08/23/2010 12:01 am EST

Focus: GLOBAL

Chris Gilchrist

Editor, The IRS Report

Europe Is Not Off the Hook      

The continent’s undercapitalized banks will struggle to roll over their debt, writes Chris Gilchrist in The IRS Report.

China's growth slows, and its banks demand huge slugs of fresh capital. Its trade surplus widens again as its stockpiling of materials runs out of steam. US economic data is weak, housing in the doldrums, the savings ratio at its highest for years and nobody quite believes booming corporate earnings.

Meanwhile, the eurozone fails to face up to the fact that its banks require another big round of recapitalization. The stress tests didn't force the issue, so the banks will sit back and recapitalize from profits while rationing credit. Sluggish growth in Europe for several years is now probable.

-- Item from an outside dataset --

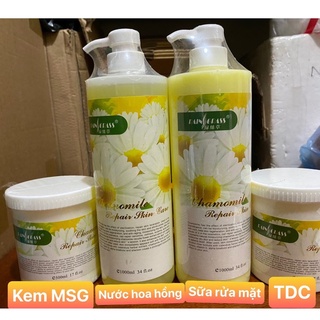 Sữa rửa mặt hoa cúc chai 1000ml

Overall, the issue for the world economy is still insufficient demand rather than insufficient supply, except at the commodity fringes. So, the risk is of deflation rather than inflation, a conclusion supported by declining real yields on government bonds.

The “lost decade” of Japan is cited by more and more analysts as a likely scenario for Europe and the UK. This reinforces my belief that quality large caps, with strong franchises and balance sheets, are the best equities to own. As in Japan, they may just gently outperform the market for a decade—a scenario any investor should be happy with. And gold remains a good hedge against political turmoil, sterling devaluation, and inflation.

The transfer of private sector debt to sovereign balance sheets has led the politicians to focus on cutting deficits. But this is not where the real action is. It is, once again, the debt markets, with European banks most heavily exposed to “olive belt” bad debts in the firing line. Nervous talk about some banks having problems with wholesale funding tells us that this crisis remains what it was when it started: a banking crisis.

Unlike the UK and the US, the European recapitalization of banks was smaller in scale and left out some of the neediest—the state-owned banks in Spain and Germany, which some commentators have described as toxic financial waste dumps. European politicians have no stomach for a bigger recapitalization. Their preferred solution—keep official interest rates at zero and let banks borrow from central banks and invest in government bonds yielding 3%-4%—will recapitalize the banks, but not in a hurry.

So, the heavy lifting is left to monetary policy. The Bank of England is taking a break from quantitative easing, but my bet is that it will have to do more next year as wholesale debt rolls over and banks cannot refinance it. So the next crisis is likely to be another version of the bank crisis. Expect more stormy weather.